▸ Problem to work on:
All of the data should be reproduced word for word, though its pictures must be omitted.

▸ Dataset:
--
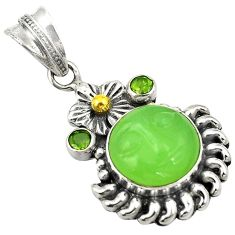 Natural green chalcedony peridot quartz 925 sterling silver pendant d24231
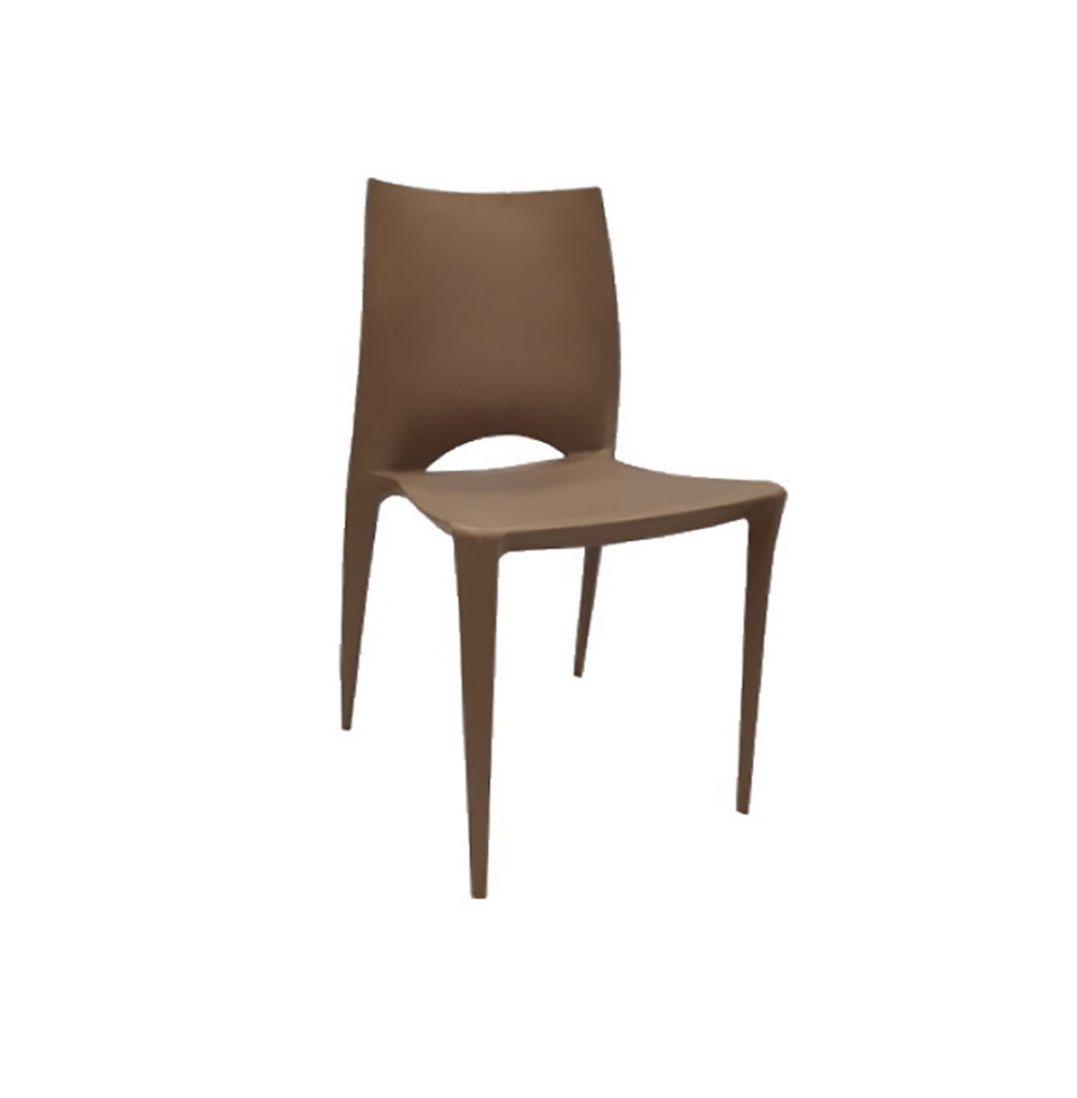 Polypropylene Dining Chair – EF082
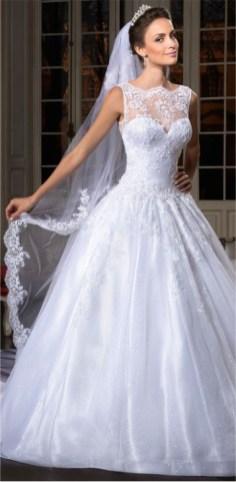 Vestido de Noiva - Corpo Ampulheta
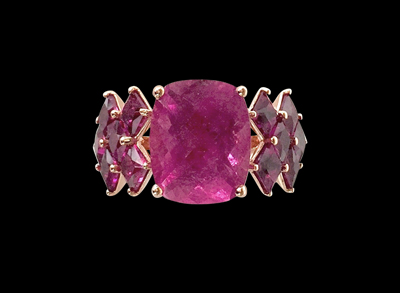 #R039 Pink Princess ring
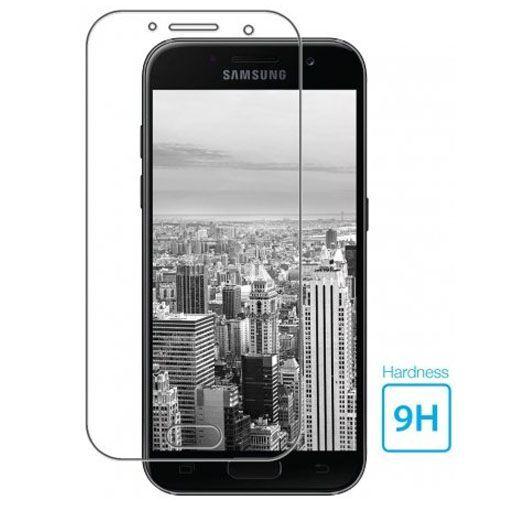 Productafbeelding van de Mobiparts Tempered Glass Screenprotector Samsung Galaxy A5 (2017)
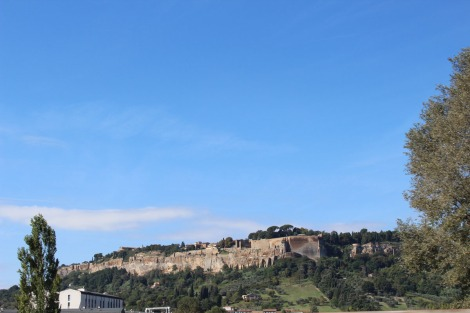 Orvieto walls around city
--
▸ Response to this exercise:
 Natural green chalcedony peridot quartz 925 sterling silver pendant d24231
 Polypropylene Dining Chair – EF082
 Vestido de Noiva - Corpo Ampulheta
 #R039 Pink Princess ring
 Productafbeelding van de Mobiparts Tempered Glass Screenprotector Samsung Galaxy A5 (2017)
 Orvieto walls around city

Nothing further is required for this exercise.